Material provided:
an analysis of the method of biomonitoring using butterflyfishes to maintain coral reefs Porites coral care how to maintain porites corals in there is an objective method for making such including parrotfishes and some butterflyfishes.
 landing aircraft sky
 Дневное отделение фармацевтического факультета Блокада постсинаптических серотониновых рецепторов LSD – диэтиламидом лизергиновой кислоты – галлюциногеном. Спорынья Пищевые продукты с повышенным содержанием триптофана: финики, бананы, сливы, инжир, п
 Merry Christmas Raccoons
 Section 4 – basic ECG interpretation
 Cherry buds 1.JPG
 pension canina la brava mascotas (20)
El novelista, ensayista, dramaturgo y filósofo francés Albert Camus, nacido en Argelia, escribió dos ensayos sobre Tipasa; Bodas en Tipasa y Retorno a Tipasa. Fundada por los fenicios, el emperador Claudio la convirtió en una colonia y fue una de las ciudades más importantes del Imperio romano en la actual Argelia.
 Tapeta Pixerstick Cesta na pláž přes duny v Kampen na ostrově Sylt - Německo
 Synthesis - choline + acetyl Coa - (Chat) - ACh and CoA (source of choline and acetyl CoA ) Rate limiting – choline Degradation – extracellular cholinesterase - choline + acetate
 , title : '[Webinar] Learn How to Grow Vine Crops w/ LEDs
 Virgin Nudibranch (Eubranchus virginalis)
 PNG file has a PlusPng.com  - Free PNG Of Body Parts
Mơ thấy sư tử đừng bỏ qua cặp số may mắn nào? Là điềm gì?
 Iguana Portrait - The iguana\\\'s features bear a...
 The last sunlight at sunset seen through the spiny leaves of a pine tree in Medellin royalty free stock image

Exercise requirements: Every line of data must be returned unchanged.

Completed exercise:
an analysis of the method of biomonitoring using butterflyfishes to maintain coral reefs Porites coral care how to maintain porites corals in there is an objective method for making such including parrotfishes and some butterflyfishes.
 landing aircraft sky
 Дневное отделение фармацевтического факультета Блокада постсинаптических серотониновых рецепторов LSD – диэтиламидом лизергиновой кислоты – галлюциногеном. Спорынья Пищевые продукты с повышенным содержанием триптофана: финики, бананы, сливы, инжир, п
 Merry Christmas Raccoons
 Section 4 – basic ECG interpretation
 Cherry buds 1.JPG
 pension canina la brava mascotas (20)
El novelista, ensayista, dramaturgo y filósofo francés Albert Camus, nacido en Argelia, escribió dos ensayos sobre Tipasa; Bodas en Tipasa y Retorno a Tipasa. Fundada por los fenicios, el emperador Claudio la convirtió en una colonia y fue una de las ciudades más importantes del Imperio romano en la actual Argelia.
 Tapeta Pixerstick Cesta na pláž přes duny v Kampen na ostrově Sylt - Německo
 Synthesis - choline + acetyl Coa - (Chat) - ACh and CoA (source of choline and acetyl CoA ) Rate limiting – choline Degradation – extracellular cholinesterase - choline + acetate
 , title : '[Webinar] Learn How to Grow Vine Crops w/ LEDs
 Virgin Nudibranch (Eubranchus virginalis)
 PNG file has a PlusPng.com  - Free PNG Of Body Parts
Mơ thấy sư tử đừng bỏ qua cặp số may mắn nào? Là điềm gì?
 Iguana Portrait - The iguana\\\'s features bear a...
 The last sunlight at sunset seen through the spiny leaves of a pine tree in Medellin royalty free stock image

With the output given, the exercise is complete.